Büros in der Krise, Wohnungen begehrt

Denn mit dem Trend zum Homeoffice stehen viele Büroflächen leer, Unternehmen
trennen sich von Flächen. JLL zufolge summierte sich der Büroleerstand in den
sieben Metropolen Berlin, Hamburg, München, Köln, Frankfurt, Stuttgart und
Düsseldorf Ende 2023 auf rund 5,64 Millionen Quadratmeter, davon 2,68 Millionen
abseits gefragter A-Lagen, wo eine Wiedervermietung relativ leicht ist.

Auf der anderen Seite ist der Wohnungsmangel in Deutschland groß. Nach
Einschätzung des Zentralen Immobilienverbands (ZIA) fehlen dieses Jahr 600 000
Wohnungen, 2027 könnten es 830 000 sein.
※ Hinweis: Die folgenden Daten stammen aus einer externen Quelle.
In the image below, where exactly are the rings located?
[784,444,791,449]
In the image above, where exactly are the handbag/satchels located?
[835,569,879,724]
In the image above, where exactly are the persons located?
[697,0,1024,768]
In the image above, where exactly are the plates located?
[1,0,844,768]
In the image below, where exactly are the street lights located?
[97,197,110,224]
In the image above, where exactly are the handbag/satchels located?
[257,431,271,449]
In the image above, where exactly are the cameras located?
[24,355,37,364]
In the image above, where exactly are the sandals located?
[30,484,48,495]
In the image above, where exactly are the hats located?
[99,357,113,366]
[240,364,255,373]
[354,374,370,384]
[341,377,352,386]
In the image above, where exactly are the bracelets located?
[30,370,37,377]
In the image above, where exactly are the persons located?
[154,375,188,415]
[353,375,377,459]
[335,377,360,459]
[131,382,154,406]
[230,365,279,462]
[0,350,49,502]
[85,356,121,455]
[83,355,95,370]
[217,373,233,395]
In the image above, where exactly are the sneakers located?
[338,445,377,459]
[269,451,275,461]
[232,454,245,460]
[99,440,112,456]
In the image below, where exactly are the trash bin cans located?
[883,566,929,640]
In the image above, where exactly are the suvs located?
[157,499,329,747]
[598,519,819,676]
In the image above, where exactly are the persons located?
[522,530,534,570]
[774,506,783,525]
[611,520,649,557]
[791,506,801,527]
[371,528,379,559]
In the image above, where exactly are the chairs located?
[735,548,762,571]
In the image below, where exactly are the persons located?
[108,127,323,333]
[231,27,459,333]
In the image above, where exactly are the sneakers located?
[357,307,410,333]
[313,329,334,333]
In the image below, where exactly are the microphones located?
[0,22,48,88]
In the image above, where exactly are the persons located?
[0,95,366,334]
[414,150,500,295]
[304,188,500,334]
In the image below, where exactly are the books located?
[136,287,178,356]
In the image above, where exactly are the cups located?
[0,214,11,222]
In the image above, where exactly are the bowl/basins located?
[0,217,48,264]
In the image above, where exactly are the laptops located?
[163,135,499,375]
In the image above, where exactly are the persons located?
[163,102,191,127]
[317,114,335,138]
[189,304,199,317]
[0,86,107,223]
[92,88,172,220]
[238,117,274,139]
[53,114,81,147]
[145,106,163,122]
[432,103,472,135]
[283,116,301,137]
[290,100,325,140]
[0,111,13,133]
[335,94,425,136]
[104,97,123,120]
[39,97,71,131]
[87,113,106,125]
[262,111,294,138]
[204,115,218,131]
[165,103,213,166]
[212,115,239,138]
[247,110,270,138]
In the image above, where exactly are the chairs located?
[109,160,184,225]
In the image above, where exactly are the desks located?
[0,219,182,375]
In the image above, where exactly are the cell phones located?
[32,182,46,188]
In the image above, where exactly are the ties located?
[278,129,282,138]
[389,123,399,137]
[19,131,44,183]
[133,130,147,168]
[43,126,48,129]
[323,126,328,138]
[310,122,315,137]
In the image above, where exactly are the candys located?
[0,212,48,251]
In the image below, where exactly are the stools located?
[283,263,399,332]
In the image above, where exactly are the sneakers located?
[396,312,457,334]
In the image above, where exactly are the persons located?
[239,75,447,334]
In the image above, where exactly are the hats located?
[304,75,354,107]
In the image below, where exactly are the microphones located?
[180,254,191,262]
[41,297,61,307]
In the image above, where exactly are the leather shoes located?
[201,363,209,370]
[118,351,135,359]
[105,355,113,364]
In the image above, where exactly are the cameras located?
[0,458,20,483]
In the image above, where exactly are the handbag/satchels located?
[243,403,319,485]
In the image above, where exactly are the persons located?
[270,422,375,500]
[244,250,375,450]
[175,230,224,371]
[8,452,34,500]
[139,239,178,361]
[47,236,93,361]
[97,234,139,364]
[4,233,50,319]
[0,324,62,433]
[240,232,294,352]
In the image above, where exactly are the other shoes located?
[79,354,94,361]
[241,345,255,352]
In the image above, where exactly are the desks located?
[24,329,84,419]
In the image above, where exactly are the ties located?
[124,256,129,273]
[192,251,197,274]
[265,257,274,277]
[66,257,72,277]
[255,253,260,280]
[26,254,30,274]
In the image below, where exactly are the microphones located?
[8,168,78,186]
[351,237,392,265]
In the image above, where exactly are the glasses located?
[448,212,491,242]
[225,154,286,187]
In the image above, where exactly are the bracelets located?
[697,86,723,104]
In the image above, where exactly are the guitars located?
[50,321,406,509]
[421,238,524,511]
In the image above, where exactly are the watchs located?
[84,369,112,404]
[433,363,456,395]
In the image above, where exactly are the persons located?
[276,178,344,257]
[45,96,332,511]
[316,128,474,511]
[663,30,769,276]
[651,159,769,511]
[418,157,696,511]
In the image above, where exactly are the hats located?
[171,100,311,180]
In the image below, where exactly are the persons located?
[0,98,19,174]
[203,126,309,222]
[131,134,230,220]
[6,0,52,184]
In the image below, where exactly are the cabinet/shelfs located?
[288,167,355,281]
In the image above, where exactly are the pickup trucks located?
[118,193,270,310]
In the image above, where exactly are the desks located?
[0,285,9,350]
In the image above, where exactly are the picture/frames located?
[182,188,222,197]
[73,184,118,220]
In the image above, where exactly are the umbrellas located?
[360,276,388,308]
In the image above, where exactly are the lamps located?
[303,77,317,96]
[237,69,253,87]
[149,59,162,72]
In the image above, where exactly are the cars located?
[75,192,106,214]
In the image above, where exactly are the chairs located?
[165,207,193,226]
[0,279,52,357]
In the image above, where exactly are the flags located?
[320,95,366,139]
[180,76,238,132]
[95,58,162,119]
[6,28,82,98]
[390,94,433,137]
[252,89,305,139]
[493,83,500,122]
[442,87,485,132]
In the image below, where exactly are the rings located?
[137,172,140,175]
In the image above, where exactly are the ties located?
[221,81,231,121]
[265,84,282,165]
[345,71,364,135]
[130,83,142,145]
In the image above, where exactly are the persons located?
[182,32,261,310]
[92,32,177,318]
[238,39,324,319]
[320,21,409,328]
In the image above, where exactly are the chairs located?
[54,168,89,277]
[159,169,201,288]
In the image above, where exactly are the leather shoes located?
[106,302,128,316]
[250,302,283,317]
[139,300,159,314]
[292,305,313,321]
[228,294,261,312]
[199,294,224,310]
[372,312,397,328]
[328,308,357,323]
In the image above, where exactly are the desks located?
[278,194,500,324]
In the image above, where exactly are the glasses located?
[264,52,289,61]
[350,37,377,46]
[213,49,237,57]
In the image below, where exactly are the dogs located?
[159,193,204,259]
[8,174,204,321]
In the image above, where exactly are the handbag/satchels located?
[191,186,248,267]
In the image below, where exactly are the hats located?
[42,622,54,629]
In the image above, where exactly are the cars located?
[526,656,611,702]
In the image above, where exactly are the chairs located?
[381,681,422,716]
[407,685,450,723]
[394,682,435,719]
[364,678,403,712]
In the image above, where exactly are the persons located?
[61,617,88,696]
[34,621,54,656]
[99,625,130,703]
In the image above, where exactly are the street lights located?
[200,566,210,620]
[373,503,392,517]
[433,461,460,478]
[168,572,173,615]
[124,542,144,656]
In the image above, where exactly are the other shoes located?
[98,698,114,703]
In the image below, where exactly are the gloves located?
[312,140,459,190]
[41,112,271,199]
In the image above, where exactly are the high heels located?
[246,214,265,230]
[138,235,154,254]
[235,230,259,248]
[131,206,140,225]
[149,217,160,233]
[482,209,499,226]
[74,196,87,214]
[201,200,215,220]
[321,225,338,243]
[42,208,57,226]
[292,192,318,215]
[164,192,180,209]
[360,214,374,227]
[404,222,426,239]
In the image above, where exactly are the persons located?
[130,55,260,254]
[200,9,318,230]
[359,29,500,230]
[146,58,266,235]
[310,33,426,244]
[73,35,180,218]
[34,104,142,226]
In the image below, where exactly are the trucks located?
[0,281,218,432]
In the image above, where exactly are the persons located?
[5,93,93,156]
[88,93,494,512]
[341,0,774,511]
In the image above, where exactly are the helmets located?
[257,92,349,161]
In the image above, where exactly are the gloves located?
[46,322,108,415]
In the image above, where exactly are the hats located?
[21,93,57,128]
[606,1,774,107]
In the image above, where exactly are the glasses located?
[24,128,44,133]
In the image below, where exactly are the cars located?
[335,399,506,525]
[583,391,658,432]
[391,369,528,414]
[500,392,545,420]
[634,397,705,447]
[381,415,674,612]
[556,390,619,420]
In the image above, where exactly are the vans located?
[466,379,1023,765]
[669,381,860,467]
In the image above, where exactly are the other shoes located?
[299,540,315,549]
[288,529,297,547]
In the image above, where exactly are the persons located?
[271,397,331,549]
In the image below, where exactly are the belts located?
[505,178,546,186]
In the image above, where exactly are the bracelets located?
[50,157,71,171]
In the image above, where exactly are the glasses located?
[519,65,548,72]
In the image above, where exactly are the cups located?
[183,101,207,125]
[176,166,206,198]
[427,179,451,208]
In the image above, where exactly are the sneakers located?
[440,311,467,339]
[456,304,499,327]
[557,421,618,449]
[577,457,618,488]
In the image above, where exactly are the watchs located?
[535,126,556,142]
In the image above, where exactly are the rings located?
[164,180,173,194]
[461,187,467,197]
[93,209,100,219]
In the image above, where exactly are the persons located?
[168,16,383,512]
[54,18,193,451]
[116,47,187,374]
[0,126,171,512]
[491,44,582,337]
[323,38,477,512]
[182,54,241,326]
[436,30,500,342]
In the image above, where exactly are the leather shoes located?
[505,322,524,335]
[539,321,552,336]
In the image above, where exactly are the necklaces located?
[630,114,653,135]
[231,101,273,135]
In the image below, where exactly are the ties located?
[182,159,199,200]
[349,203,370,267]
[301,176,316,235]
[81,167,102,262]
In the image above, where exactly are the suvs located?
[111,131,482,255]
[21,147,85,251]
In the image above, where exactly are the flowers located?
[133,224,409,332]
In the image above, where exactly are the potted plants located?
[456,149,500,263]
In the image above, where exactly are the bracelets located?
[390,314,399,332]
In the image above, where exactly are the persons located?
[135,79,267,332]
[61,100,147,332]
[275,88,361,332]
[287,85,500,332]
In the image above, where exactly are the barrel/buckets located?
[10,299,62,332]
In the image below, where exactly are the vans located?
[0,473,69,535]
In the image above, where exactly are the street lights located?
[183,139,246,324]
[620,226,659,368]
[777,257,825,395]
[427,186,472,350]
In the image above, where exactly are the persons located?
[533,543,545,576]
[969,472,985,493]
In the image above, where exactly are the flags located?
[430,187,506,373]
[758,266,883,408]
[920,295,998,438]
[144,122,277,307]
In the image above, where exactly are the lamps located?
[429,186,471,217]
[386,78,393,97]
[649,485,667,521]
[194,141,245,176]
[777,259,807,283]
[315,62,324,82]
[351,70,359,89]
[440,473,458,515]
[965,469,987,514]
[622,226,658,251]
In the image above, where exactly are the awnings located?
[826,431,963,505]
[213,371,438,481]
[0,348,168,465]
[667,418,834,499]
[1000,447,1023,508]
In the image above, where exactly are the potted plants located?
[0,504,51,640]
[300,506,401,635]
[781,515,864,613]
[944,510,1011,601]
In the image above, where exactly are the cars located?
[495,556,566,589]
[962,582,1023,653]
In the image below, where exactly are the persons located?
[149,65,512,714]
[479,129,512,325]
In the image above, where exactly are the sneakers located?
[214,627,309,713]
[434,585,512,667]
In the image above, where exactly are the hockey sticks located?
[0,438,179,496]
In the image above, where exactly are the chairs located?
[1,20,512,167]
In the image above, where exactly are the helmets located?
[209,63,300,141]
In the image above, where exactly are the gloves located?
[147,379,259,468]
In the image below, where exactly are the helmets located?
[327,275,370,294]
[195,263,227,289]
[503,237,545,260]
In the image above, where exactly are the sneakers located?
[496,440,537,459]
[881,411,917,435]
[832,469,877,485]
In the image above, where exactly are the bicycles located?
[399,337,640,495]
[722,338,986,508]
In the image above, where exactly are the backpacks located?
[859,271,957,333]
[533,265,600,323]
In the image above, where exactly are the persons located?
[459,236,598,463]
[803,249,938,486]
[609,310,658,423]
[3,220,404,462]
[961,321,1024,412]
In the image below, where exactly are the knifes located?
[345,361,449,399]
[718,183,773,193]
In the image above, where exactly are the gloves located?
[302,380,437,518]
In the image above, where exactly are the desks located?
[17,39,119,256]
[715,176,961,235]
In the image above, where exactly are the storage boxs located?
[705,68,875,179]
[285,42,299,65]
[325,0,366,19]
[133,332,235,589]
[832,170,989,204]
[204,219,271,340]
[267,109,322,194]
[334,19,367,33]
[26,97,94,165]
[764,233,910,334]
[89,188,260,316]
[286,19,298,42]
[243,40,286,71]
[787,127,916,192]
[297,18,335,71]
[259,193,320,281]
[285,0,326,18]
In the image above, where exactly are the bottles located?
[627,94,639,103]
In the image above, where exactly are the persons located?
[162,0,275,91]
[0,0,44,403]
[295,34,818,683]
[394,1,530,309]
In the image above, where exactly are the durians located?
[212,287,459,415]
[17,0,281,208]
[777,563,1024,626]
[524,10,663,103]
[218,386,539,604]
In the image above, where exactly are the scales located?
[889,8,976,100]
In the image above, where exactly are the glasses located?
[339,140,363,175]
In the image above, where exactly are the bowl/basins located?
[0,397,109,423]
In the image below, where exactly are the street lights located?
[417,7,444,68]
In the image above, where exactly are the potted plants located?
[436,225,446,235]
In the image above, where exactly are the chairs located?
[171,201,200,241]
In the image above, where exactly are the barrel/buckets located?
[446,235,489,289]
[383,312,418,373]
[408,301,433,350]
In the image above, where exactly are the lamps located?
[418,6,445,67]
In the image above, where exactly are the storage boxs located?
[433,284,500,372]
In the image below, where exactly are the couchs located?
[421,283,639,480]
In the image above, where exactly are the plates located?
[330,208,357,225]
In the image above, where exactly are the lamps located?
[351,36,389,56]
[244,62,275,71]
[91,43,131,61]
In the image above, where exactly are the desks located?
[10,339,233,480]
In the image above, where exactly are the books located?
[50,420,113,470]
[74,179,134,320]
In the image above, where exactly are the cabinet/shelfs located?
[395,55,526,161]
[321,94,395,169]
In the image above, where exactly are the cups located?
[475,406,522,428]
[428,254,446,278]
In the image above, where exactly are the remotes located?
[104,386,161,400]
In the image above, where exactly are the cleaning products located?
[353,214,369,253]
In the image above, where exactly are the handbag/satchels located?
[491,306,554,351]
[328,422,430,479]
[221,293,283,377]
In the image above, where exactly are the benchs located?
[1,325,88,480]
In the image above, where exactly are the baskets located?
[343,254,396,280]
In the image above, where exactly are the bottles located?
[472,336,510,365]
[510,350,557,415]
Wegen der gestiegenen Zinsen und
Baukosten steckt der Wohnungsbau in der Krise. Warum also werden nicht mehr
leere Büros in Wohnungen umgewandelt?

"Bürostandorte sind nicht gleich Wohnstandorte", erklärt JLL-Experte
Scheunemann. Nötig sei etwa die Anbindung an Schulen, Nahverkehr, Kindergärten,
Geschäfte und Parks. Außerdem sind Umwidmungen wegen der gestiegenen Baukosten
teuer und aufwendig. So gibt es eine Reihe architektonischer Hürden wie die
Deckenhöhe und geeignete Grundrisse, sagt Scheunemann. Oft sei mangelnder
Lichteinfall bei großen, tiefen Flächen ein Problem, oder die Frage, ob an der
Fassade Balkone angebracht werden könnten.

Kosten- und Umweltvorteile - aber viele praktische Hürden

Dafür locken einige Vorteile: So liegen die Kosten für die Umnutzung von
Büros zu Wohnraum in den Metropolen nach früheren Angaben von JLL rund 50
Prozent niedriger als im Neubau. Zudem seien die CO2-Emissionen bei Sanierungen
deutlich geringer - denn der Rohbau oder die Gebäudehülle stünden ja schon. Und
neue Flächen würden auch nicht gebraucht.

Auch die Bundesregierung sieht das Potenzial. Über das Programm "Gewerbe zu
Wohnen" sollen Kauf und Umbau von Gewerbegebäuden zu Wohnungen mit 120 Millionen
Euro bezuschusst werden. "Wir haben heutzutage sehr viele leer stehende Büros,
sehr viele leer stehende Ladenlokale, und das ist ein gutes Potenzial, was man
auch ohne Nachverdichtung von zusätzlicher Fläche geben kann", sagte
Bauministerin Klara Geywitz (SPD) kürzlich.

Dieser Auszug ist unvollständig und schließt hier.